*** Block opens ***

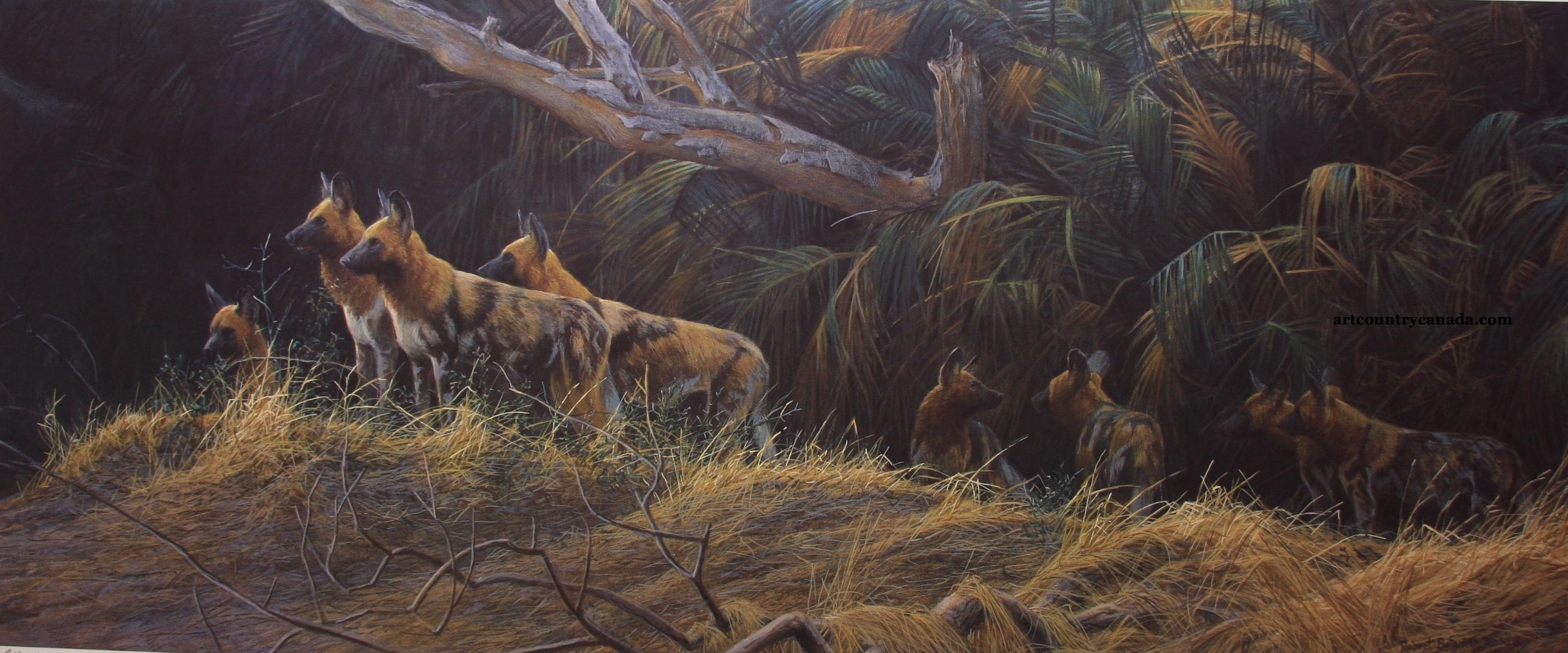 Robert Bateman Painted Dogs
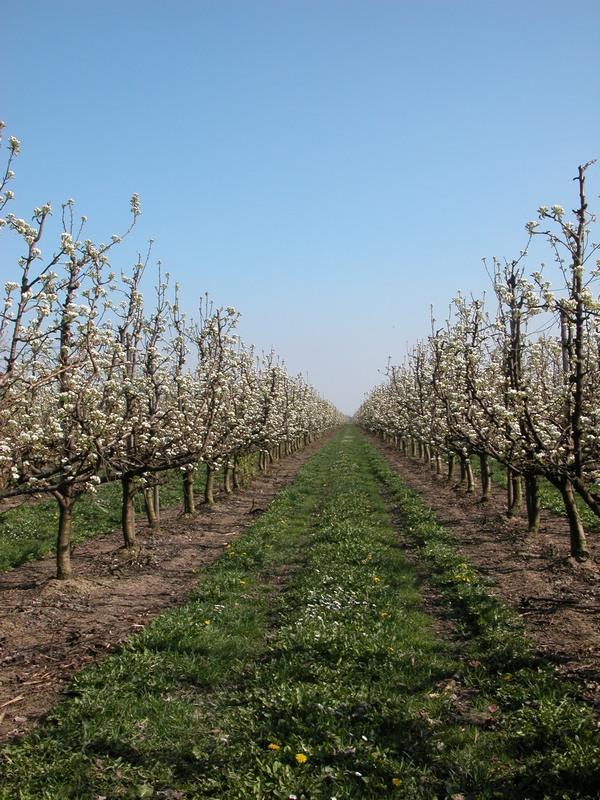 Как пересадить яблони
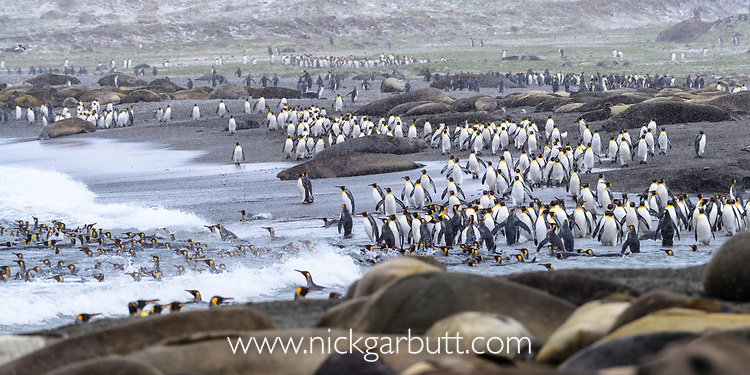 Large numbers of king penguins (Aptenodytes patagonicus) returning to the sea, with out of focus male elephant seal (Mirounga leonina). St Andrews Bay, South Georgia, South Atlantic.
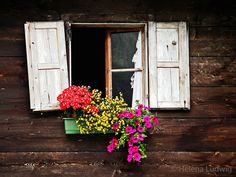 Window of an old farmhouse in Austria.  Photo by Helena Ludwig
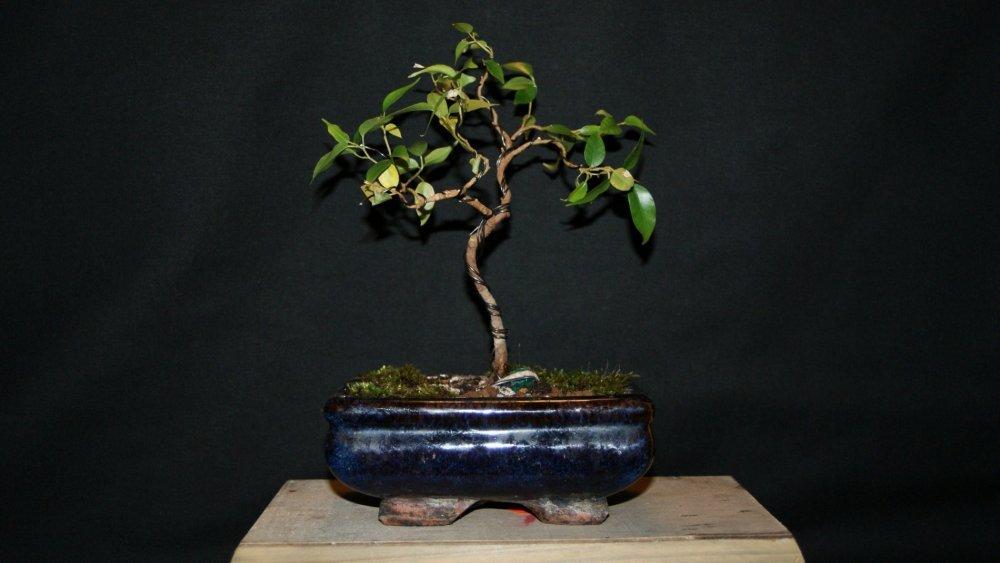 bonsai ficus A.jpg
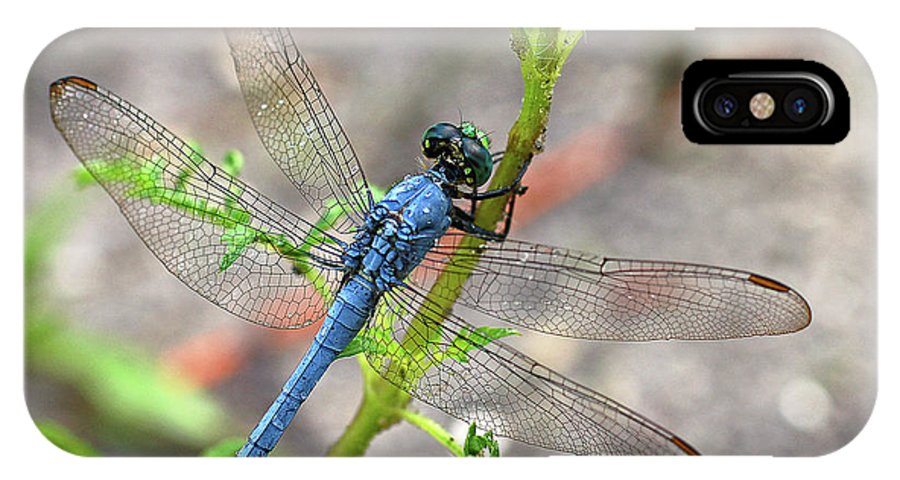 Dragonfly IPhone X Case featuring the photograph Dragonfly Delight by Nanette OHara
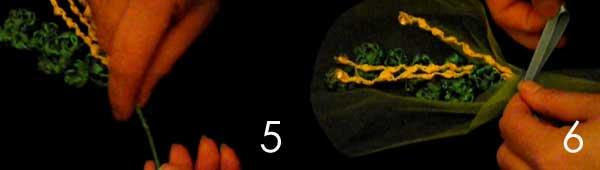 montaggio-mimosa
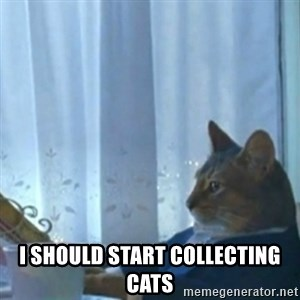i should buy a boat meme -  I should start collecting cats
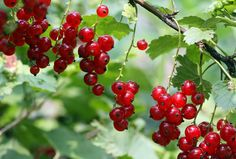 currants | For years, currants were banned because they carr… | Flickr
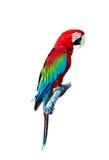 Papagaio vermelho Fotografia de Stock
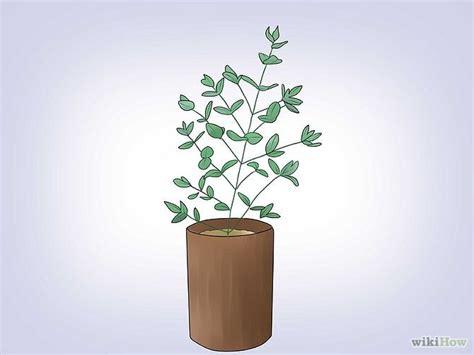 growing eucalyptus indoors how to grow eucalyptus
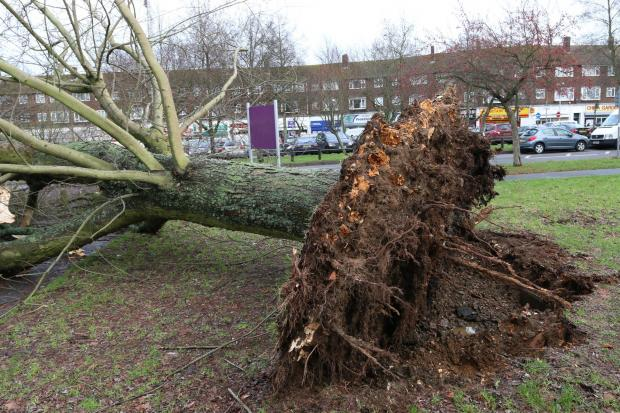 Croydon Guardian: Croydon Council chopped down 1,703 trees over three years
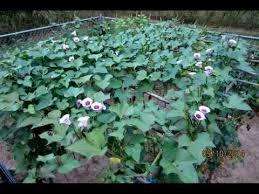 sweet potato plant flower. Simple Sweet 2014 Sweet Potato Flower Blossoms In Potato Plant Flower A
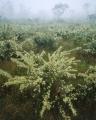 Flowering hakea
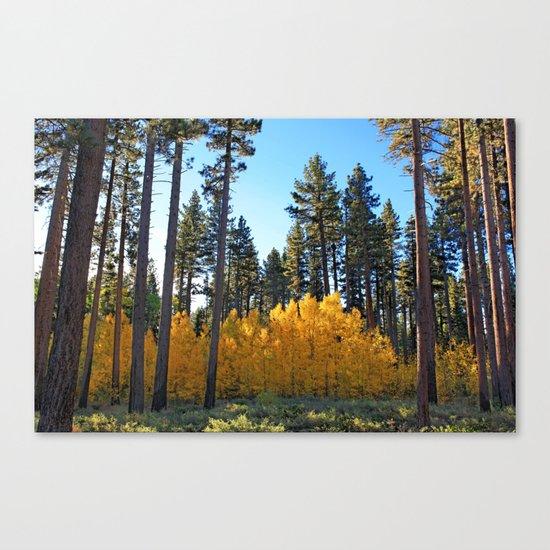 Fall Foliage Canvas Print
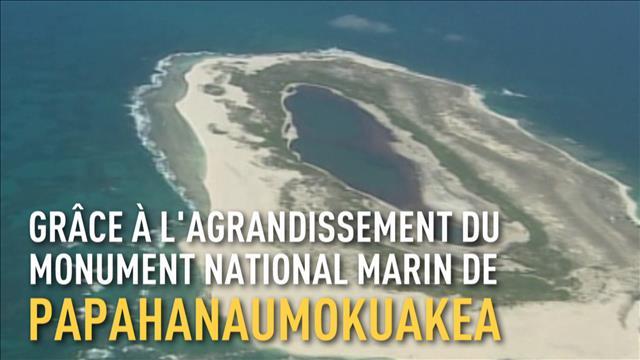 Barack Obama crée la plus grande réserve naturelle marine au monde
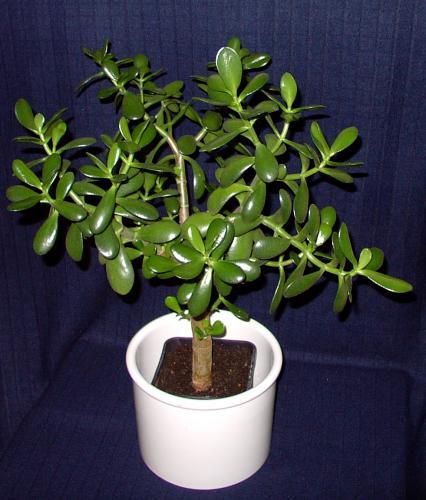 Jade Bonsai-D-5a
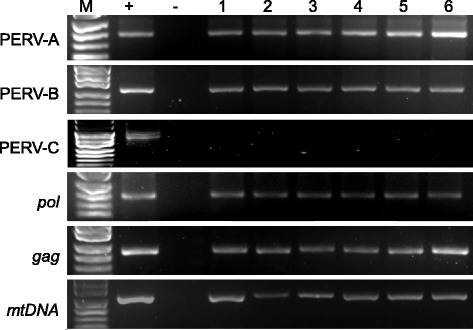 Transcriptional activity of PERV. Here we demonstrate PERV-A, PERV-B, gag, pol and mtDNA were detected by RT-PCR from PBMC of xeno-1 animals except PERV-C. M, 100 bp DNA ladder; +, positive control; −, negative control; lanes 1–6 indicates different pig samples.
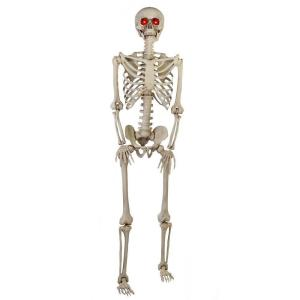 5 ft. Poseable Skeleton with LED Illumination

*** Block closes ***

Restate the material word for word, minus pictures.

 Robert Bateman Painted Dogs
 Как пересадить яблони
 Large numbers of king penguins (Aptenodytes patagonicus) returning to the sea, with out of focus male elephant seal (Mirounga leonina). St Andrews Bay, South Georgia, South Atlantic.
 Window of an old farmhouse in Austria.  Photo by Helena Ludwig
 bonsai ficus A.jpg
 Dragonfly IPhone X Case featuring the photograph Dragonfly Delight by Nanette OHara
 montaggio-mimosa
i should buy a boat meme -  I should start collecting cats
 currants | For years, currants were banned because they carr… | Flickr
 Papagaio vermelho Fotografia de Stock
 growing eucalyptus indoors how to grow eucalyptus
 Croydon Guardian: Croydon Council chopped down 1,703 trees over three years
 sweet potato plant flower. Simple Sweet 2014 Sweet Potato Flower Blossoms In Potato Plant Flower A
 Flowering hakea
 Fall Foliage Canvas Print
 Barack Obama crée la plus grande réserve naturelle marine au monde
 Jade Bonsai-D-5a
 Transcriptional activity of PERV. Here we demonstrate PERV-A, PERV-B, gag, pol and mtDNA were detected by RT-PCR from PBMC of xeno-1 animals except PERV-C. M, 100 bp DNA ladder; +, positive control; −, negative control; lanes 1–6 indicates different pig samples.
 5 ft. Poseable Skeleton with LED Illumination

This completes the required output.